I'm fine with that. Bale is still good and there's a lot of cool Batmayhem on screen (including a masterful sequence that informs us why The Joker should never join a trucker's union). It's the heart of this film and the themes it explores that separates it from something like Iron Man. I liked that film a lot but it walked the path expected of superhero films, albeit with more style and grace than most. The Dark Knight uses pulp fiction tinged view of urban politics and corruption to meditate on the battle between chaos and order. Which is really at home in the hearts of men? Are so-called civilized people really hiding animalistic behavior under society's mores? Can people really aspire to a greater good? That's what this film is really interested in. The story of Harvey Dent and The Joker give you no easy answers. It's truly cynical at times but that's just befitting the dark streets of Gotham.
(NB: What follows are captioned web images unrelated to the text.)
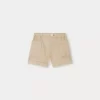 Newborn & Baby Bonpoint Bloomers, Shorts, And Pants | Nateo Shorts Light Khaki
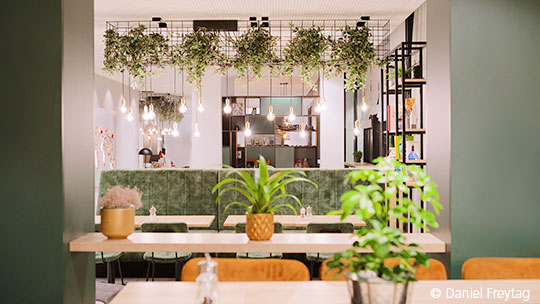 2 Gruppenreise Freiburg AparthotelAdagioAccess Restaurant 2 Gruppenreise Freiburg AparthotelAdagioAccess Restaurant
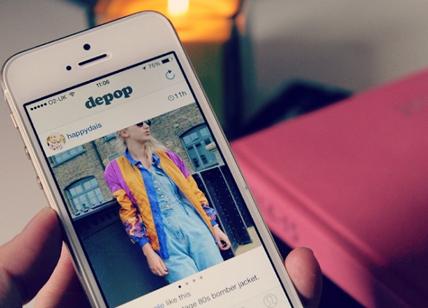 Depop, round da 7,4 milioni per la startup vintage di H-Farm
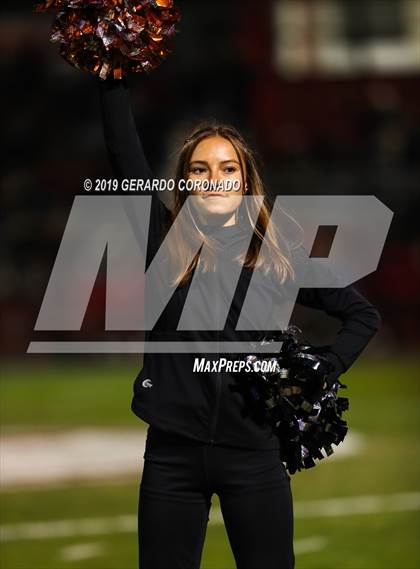 Thumbnail 2 in Foothill @ Ripon (CIF SJS D5 Playoff) photogallery.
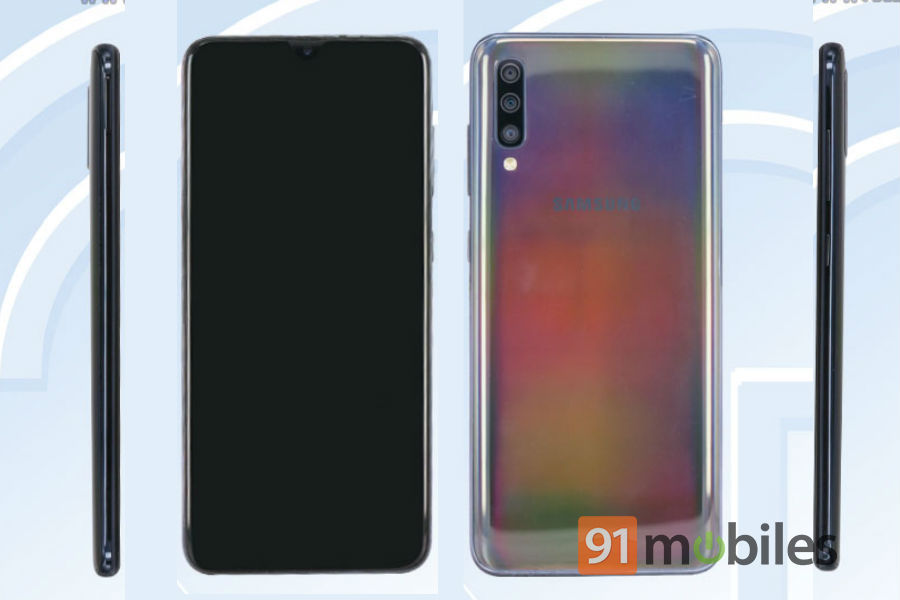 Samsung galaxy a80 a60 a90 launch live how to watch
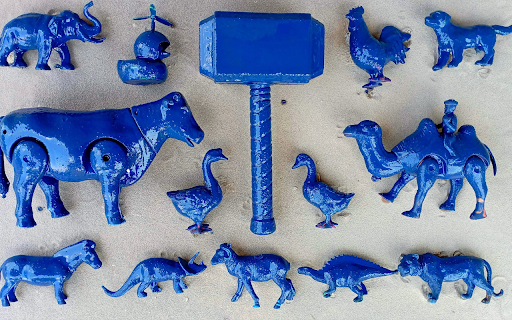 Animal toys  from Chrome web store to be run with OffiDocs Chromium online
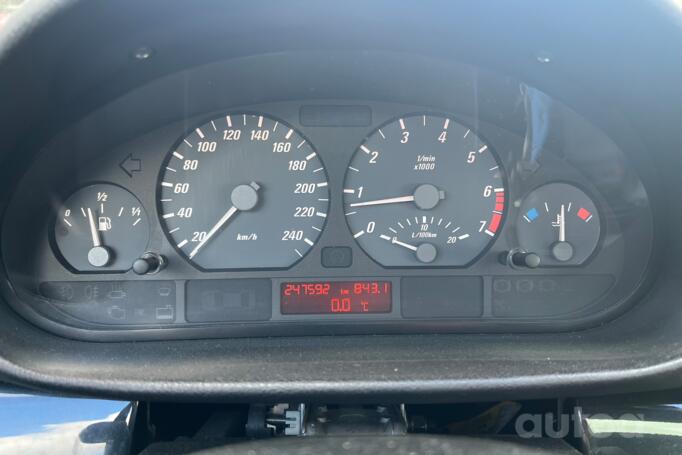 BMW 3 Series E46 Coupe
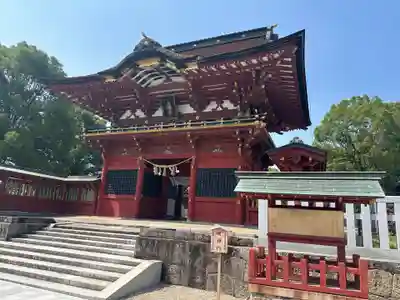 伊賀八幡宮(愛知県)
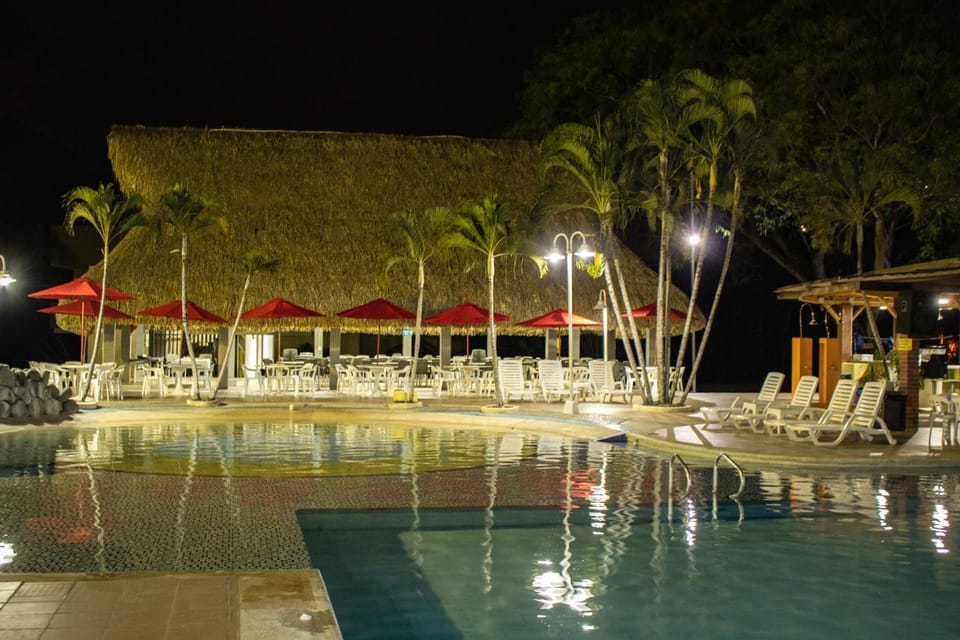 Hosteria Guaracú Hotel in Antioquia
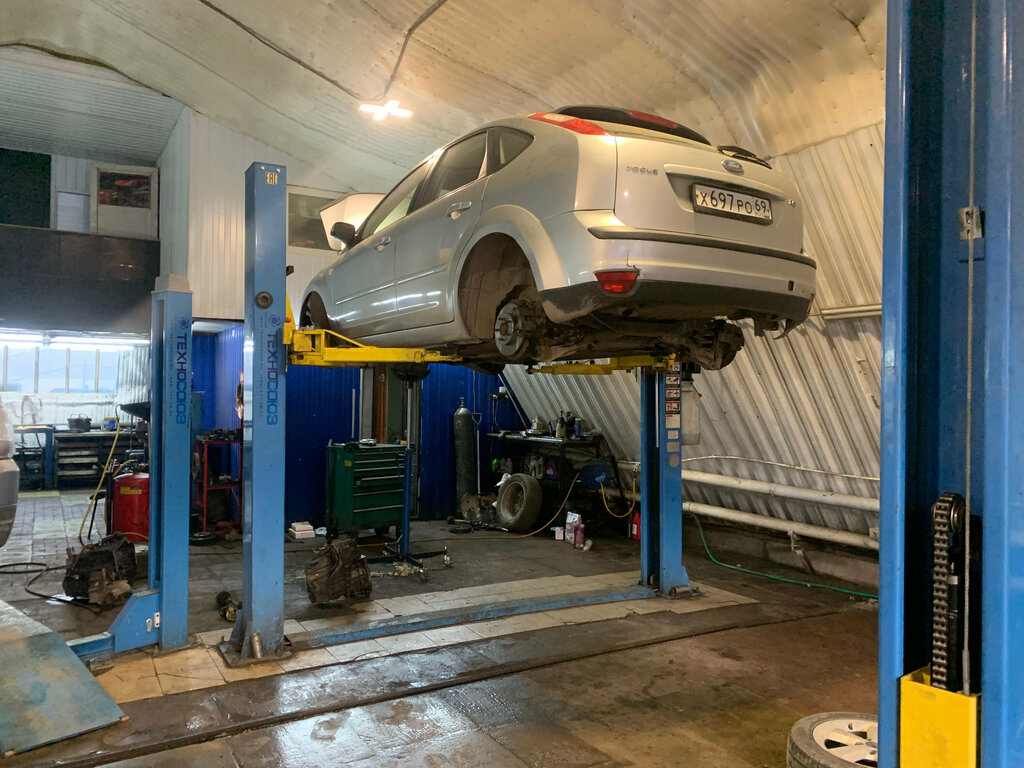 Автосервис, автотехорталық Автосервис Ангар 83, Голицыно, фото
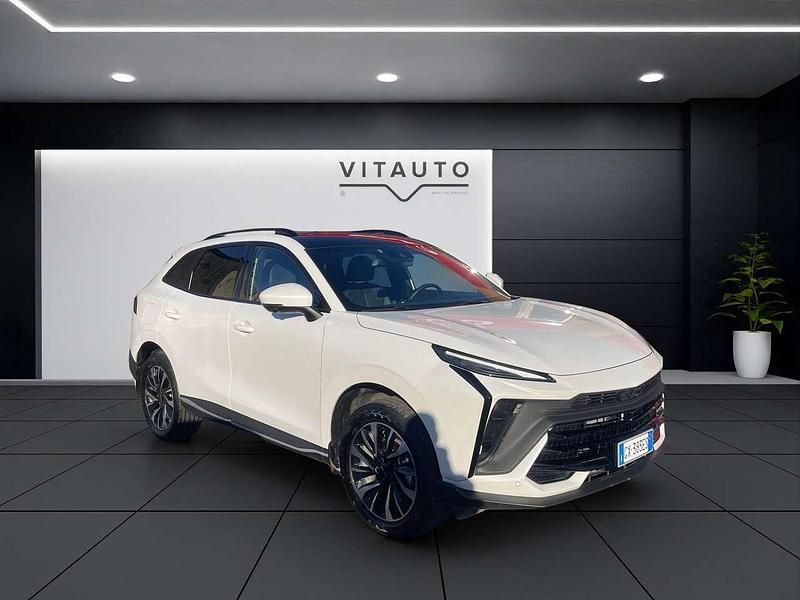 Usata EVO Evo 6 167 CV (122 kW) 2025 Bianco SUV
I'd love to see Nolan explore more of the Batman mythos. This realization of Batman exists entirely on its own. I have trouble relating it to other versions I know, although that's not a criticsm. I love the animated series by Bruce Timm and now whenever I read Batman's dialouge in the comics I hear Kevin Conroy's voice. The two aspects from different media just work together. But Nolan's Gotham is a world upon itself. Most people crafting Batman stories view the superhero as the real person and Bruce Wayne as just a facade. Bale's performance has it the other way around. We have a confident Wayne working with Alfred in the Batcave while Batman speaks with a voice that's clearly put upon to scare criminals (which I think actually sounds a bit awkward at times). The Joker here is clearly a guy in make-up, not someone with bleached skin due to some chemical accident. This is really ground-level superhero storytelling. I can't imagine the more sci-fi Batman villains like Mr. Freeze or Clayface showing up. This is a singular vision, nothing gets in or out. I would love to see what they would do with The Black Mask or Penguin. What I would love the most for the third film is for Catwoman to be introduced. I hope the character isn't radioactive after her solo celluloid outing. This franchise needs a strong female presence after the damsel-in-distress Rachel Dawes.

Fanboy speculation aside I wouldn't mind in Nolan stopped telling Batman stories now. I don't really know how he could top this. We can ponder new villains but really, what actor wants to be the one who is going to top Ledger's performance here? Can it even be done?